Surtout ne lui donnez rien à manger : il est sauvage et n’est donc pas
dépendant de la nourriture humaine.
Les autres scènes
roumaines s’y prêtent aussi bien et il y a une tentative mais les lancinantes
notes isolées de « Dans l’Église de Braila » me semblent trop
homogènes et donnent une vision plutôt froide et menaçante de ce qui pourrait
être inquiétant et fascinant.
Le travail
musical des musiciens est précis, juste, bien lu et bien sûr conforme à la
partition, peut-être un peu trop. Laissez donc la « Fête à Bucarest »
s’envoler dans la joie et la poussière du soleil.
On aimerait peut-être
que cette formation stabilise sa composition – difficile quand on a les élèves
d’une école de musique – et se lance dans une œuvre plus ample qui pourrait
enrichir la palette de l’émotion, de l’empathie des violons et autres cordes
qui peuvent scander la pire terreur autant que la plus triste et même sardonique
histoire d’amour loupée, perdue, enfuie, comme la « Méditation de Thaïs »

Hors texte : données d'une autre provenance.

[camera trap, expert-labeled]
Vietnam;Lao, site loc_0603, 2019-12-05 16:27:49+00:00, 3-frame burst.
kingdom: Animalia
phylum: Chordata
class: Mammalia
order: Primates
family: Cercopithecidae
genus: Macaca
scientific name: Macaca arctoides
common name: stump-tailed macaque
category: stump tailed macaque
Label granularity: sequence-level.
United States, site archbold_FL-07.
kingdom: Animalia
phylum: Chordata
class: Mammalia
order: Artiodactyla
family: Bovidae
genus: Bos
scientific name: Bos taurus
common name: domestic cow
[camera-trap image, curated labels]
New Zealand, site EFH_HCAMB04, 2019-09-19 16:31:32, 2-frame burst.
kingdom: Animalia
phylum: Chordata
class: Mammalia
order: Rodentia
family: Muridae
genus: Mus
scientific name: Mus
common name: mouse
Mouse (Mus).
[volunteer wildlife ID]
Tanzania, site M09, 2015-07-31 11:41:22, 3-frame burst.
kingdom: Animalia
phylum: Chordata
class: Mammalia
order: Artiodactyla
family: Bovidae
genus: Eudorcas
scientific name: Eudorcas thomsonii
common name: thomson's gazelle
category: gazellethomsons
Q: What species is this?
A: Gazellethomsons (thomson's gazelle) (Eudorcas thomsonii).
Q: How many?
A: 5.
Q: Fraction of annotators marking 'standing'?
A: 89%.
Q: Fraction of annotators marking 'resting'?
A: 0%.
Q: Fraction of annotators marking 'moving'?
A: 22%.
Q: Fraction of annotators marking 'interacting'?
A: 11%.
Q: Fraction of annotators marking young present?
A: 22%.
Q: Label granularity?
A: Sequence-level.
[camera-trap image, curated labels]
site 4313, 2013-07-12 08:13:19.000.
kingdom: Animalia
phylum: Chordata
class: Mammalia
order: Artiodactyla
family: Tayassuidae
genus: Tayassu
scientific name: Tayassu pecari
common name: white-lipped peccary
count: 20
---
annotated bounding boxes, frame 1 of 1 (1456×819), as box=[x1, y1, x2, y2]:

de Massenet. On aimerait en entendre plus de cette musique, mais ne suis-je pas
illusionné par la participation de Hiroe Namba comme soliste de cette pièce, la
violoniste invitée. La musique semble même se perdre totalement dans les limbes
de je ne sais quelle inconscience avant de retomber sur terre dans la plus pure
contemplation intérieure quasiment ombilicale.
Les deux mouvements
du concerto de Telemann tiennent leur charme et leur puissance au fait que les
solistes sont un alto et un violoncelle. L’alto est un instrument souvent
négligé dans la gamme des cordes alors qu’il a la virilité puissante de son ton
un peu sombre comme l’adolescent qu’est le violon quand il passe la dernière
mue de l’âge adulte vers vingt ans, celle de la perte de sa virginité d’argent
et je dois dire que François Schmitt en fait un vrai prodige de cet alto
soutenu en arrière par les violons plus réguliers. Le violoncelle lui est un
instrument si féminin qu’il en est érotiquement chantant, disons même
probablement sexuellement attirant pour beaucoup et Bénédicte Piat en fait un
vrai plaisir diabolique comme dans les Sorcières d’Eastwick. Il ne manque
vraiment que la grande basse de Jack Nicholson pour que le Sabbat commence.
Je suis moins
convaincu par le « Chant des Oiseaux » de Pablo Casals. Pièce de
circonstance plus que d’émotion. Pièce pratiquement de conservatoire, peut-être
naturel et plein d’oiseaux.
L’ « Impromptu »
de Jean Sibelius est enfin capable de sous-tendre une rythmique superficielle
par une rythmique profonde même si elles sont presque concomitantes, la
souterraine peut-être à peine syncopée mais puissante et inquiétante ; Ne
croyez pas ce que vos yeux vous disent. La réalité est souvent bien autre. Et
on peut alors se lancer dans une musique de surface plus dynamique qui efface l’inquiétant
de la profondeur. Qu’il est doux d’en rester à la surface des choses ! Au moins
on ne peut pas se noyer dans une onde trop profonde. Ophélie est sauvée. Et
Hamlet est allé mourir seul plus loin dans la profondeur d’une tombe, ce qui alanguit
la fin du morceau qui retrouve un peu de l’abattement du début mais sans la
rythmique profonde et sombre de la mort qui nous tient et tire par les pieds
comme on se permet parfois de tirer le diable par la queue ou par les cornes.